Den Verfügungsklägern ist außerdem zuzugeben, dass dann, wenn eine derartige Gebührenfestsetzung für zulässig erklärt würde, auch die Mitwettbewerber gezwungen wären, ihre Leistungen zu ähnlich niedrigen Vergütungssätzen anzubieten. Dies würde letztlich zu einem ruinösen Wettbewerb führen. Dieses Ergebnis kann aber nicht im Interesse der Rechtsuchenden liegen, da bei einem derart ruinösen Wettbewerb die Qualität der außergerichtlichen Beratung i. S. v. § 34 RVG beeinträchtigt sein könnte (vgl. LG Essen, NJW 2004, 2836).

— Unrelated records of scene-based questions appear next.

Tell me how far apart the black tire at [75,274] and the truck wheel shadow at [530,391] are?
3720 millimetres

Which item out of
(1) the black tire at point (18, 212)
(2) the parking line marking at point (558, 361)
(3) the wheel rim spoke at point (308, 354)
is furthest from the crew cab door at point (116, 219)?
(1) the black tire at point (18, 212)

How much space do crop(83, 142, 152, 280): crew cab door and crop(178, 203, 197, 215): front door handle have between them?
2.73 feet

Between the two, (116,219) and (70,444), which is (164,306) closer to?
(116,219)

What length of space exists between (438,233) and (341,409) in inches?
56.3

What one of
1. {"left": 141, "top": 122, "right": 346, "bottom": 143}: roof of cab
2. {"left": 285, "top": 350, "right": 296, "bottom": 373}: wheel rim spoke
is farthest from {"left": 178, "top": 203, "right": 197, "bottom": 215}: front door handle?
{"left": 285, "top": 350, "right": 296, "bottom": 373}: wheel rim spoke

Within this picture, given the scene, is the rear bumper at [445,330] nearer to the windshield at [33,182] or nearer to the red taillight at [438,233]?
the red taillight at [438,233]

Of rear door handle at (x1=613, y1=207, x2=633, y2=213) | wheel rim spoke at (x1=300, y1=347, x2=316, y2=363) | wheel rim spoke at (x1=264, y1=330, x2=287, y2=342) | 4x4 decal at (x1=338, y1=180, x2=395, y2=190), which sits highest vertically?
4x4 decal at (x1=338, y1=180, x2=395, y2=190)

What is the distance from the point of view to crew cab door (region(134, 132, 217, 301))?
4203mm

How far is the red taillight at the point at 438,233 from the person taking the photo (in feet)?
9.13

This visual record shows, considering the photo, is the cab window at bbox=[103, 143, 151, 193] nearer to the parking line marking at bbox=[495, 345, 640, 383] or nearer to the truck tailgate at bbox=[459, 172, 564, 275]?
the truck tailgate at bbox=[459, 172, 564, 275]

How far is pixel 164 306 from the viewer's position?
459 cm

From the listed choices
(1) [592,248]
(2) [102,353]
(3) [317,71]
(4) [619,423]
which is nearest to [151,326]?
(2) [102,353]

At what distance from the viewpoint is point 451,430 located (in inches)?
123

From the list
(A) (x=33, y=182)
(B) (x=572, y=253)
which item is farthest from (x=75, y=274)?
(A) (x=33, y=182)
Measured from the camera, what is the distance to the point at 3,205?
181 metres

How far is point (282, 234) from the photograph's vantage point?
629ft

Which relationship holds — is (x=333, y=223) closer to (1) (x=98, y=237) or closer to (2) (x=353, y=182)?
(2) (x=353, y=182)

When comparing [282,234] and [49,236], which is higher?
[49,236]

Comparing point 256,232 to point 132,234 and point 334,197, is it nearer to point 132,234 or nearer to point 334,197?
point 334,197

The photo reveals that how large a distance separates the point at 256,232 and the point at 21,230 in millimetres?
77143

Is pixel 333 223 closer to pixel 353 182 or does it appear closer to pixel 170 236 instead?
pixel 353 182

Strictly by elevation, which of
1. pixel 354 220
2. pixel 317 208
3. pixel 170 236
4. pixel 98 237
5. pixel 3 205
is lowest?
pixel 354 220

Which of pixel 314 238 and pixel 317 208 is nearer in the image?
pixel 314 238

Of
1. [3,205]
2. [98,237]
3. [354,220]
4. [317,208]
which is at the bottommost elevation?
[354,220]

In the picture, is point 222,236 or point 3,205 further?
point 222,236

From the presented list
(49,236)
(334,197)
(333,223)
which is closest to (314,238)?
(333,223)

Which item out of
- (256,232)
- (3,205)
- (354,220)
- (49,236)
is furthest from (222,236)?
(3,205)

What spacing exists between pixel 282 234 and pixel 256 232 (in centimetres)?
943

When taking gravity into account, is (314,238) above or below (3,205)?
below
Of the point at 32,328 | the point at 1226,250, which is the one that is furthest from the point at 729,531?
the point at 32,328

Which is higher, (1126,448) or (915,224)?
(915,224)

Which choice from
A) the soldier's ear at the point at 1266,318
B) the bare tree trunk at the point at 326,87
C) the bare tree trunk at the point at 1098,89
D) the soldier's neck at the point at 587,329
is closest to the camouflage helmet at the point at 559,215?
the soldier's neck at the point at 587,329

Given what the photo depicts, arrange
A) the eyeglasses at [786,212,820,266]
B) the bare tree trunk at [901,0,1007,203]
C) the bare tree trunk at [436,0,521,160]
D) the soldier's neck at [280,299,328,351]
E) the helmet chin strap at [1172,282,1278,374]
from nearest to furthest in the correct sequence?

Die Verfügungsbeklagten können sich schließlich auch nicht auf einen Vergleich mit den Beratungshilfegebühren berufen. Selbst in diesem Sonderfall entstehen als Festgebühren die Beratungshilfegebühr nach Ziffer 2500 des VV zum RVG i. H. v. 10,00 EUR und zusätzlich die Beratungsgebühr nach Ziffer 2501 des VV zum RVG i. H. v. 30,00 EUR zzgl. Auslagen und MwSt.; außerdem besteht hier noch die Möglichkeit der Einigungs- und Erledigungsgebühr nach Ziffer 2508 des VV zum RVG i. H. v. 125,00 EUR.

e)
Damit ist eine unlautere Werbemaßnahme im Sinne von §§ 3, 4 Nr. 11 UWG i.V.m. § 49 b Abs. 1 Satz 1 BRAO, § 4 Abs. 2 Satz 3 RVG und ein Unterlassungsanspruch nach § 8 Abs. 1 UWG gegeben.

f)
Ob die Werbung der Verfügungsbeklagten auch irreführend im Sinne von §§ 3, 5 Abs. 1, Abs. 2 Nr. 1 und Nr. 2 UWG (Irreführung über Merkmal und Preis der Dienstleistung) ist, weil dem Mandanten ein Preis für eine Beratungsleistung versprochen wird, zu dem keine in allen Fällen befriedigende Beratung – kostendeckend – erfolgen kann, kann dahingestellt bleiben.

2.
Da die Verfügungsbeklagten im Juni 2006 die beanstandeten Werbeanzeigen veröffentlichen ließen, ist auch die Eilbedürftigkeit der Sache zu bejahen.

3.
Somit war dem Antrag auf Erlass einer einstweiligen Verfügung stattzugeben (§§ 8 Abs. 1, 12 Abs. 2 UWG).

III.
Die Kostenentscheidung ergibt sich aus § 91 ZPO. Die Androhung der Zwangsmittel beruht auf § 890 ZPO.

Die Schriftsätze des Klägervertreters vom 18.07.2006, 19.07.2006 und 25.07.2006 gaben keine Veranlassung, die mündliche Verhandlung wiederzueröffnen.